Work to be completed: Retype each record below word for word, pictures excluded.

○ ○ ○ ○

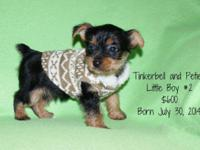 Tinkerbell and Petie had 3 cute yorkie children on July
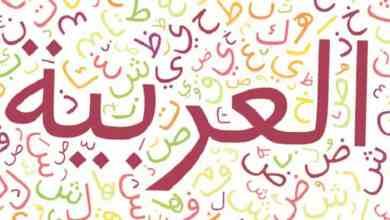 اللغة العربية تحفظ هوية المسلمين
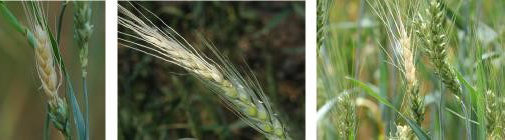 Поврежденная пшеница от клопов вредная черепашка
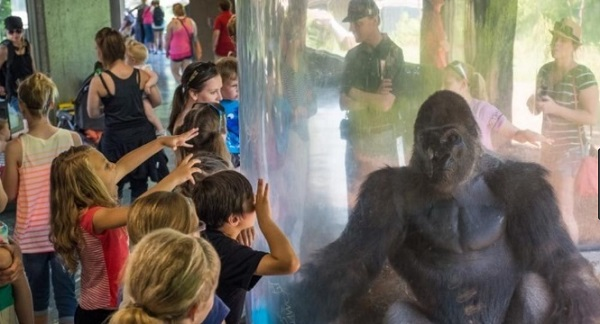 Travel to Nebraska: Information about the largest zoo in the world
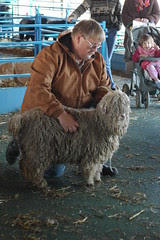 First Prize, Angora Goat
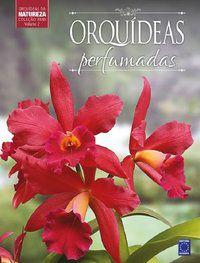 Coleção Rubi Volume 2 - Orquídeas Perfumadas
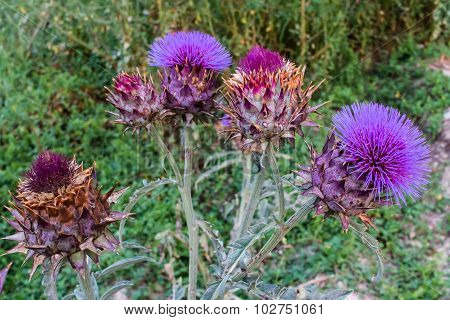 Cardoon, Cynara Cardunculus, Flower Arrangement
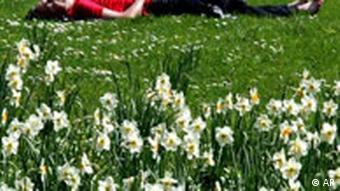 Wetter Frühling und Narzissen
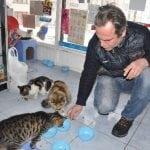 SJAJNO: Ovaj vlasnik prodavnice svakog dana otvara vrata za ulične mačke!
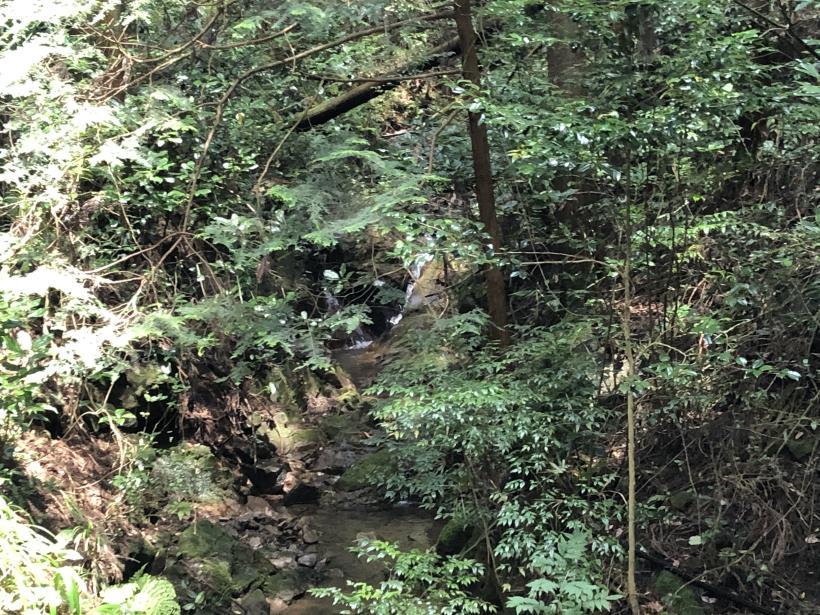 樽沢林道と金比羅山09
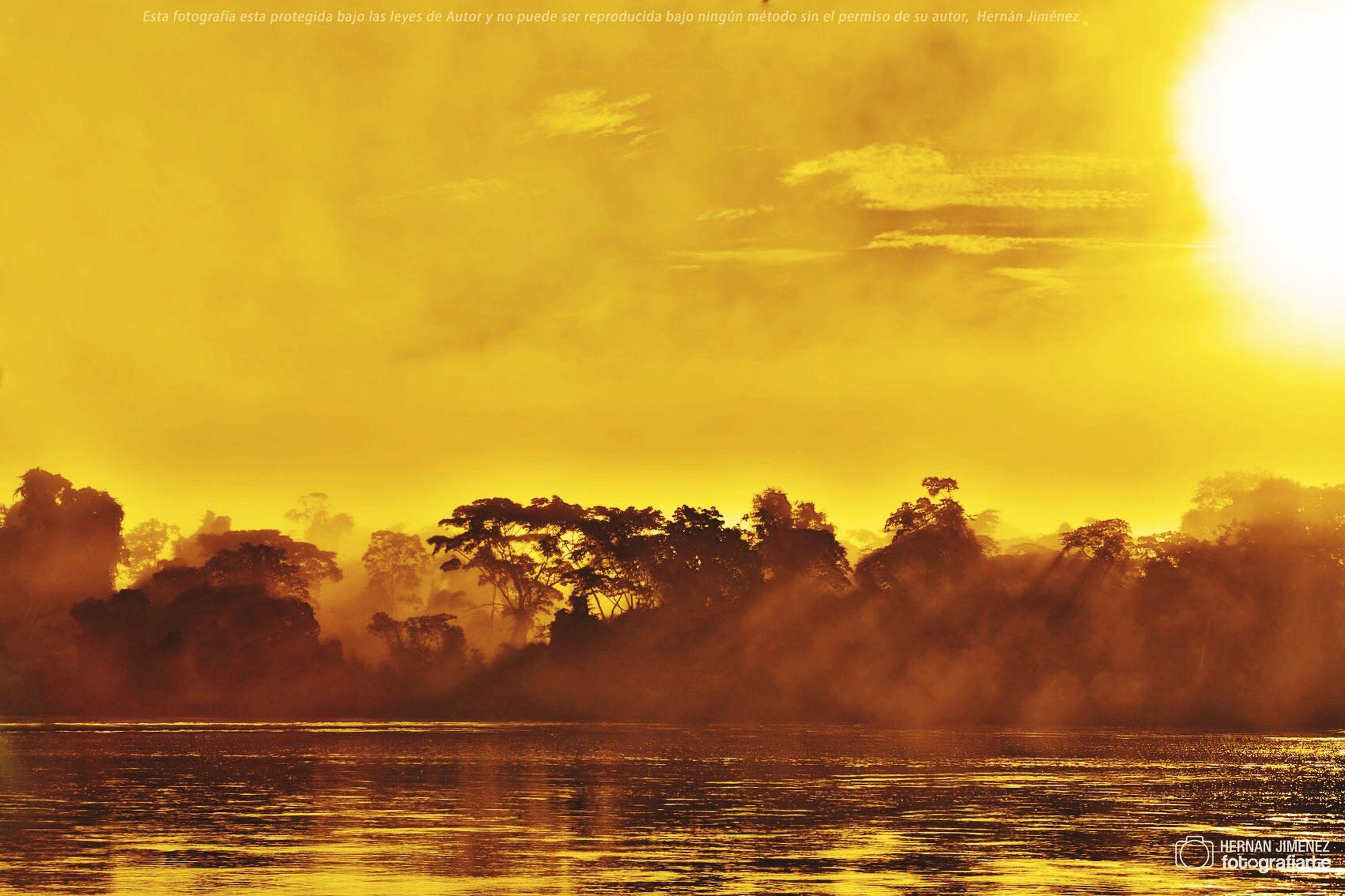 sunset, water, sun, scenics, beauty in nature, tranquil scene, tranquility, sunbeam, sky, nature, sunlight, tree, idyllic, orange color, lens flare, cloud - sky, outdoors, no people, back lit, non-urban scene, growth, cloud, remote, majestic, landscape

○ ○ ○ ○

Answer section:
 Tinkerbell and Petie had 3 cute yorkie children on July
 اللغة العربية تحفظ هوية المسلمين
 Поврежденная пшеница от клопов вредная черепашка
 Travel to Nebraska: Information about the largest zoo in the world
 First Prize, Angora Goat
 Coleção Rubi Volume 2 - Orquídeas Perfumadas
 Cardoon, Cynara Cardunculus, Flower Arrangement
 Wetter Frühling und Narzissen
 SJAJNO: Ovaj vlasnik prodavnice svakog dana otvara vrata za ulične mačke!
 樽沢林道と金比羅山09
 sunset, water, sun, scenics, beauty in nature, tranquil scene, tranquility, sunbeam, sky, nature, sunlight, tree, idyllic, orange color, lens flare, cloud - sky, outdoors, no people, back lit, non-urban scene, growth, cloud, remote, majestic, landscape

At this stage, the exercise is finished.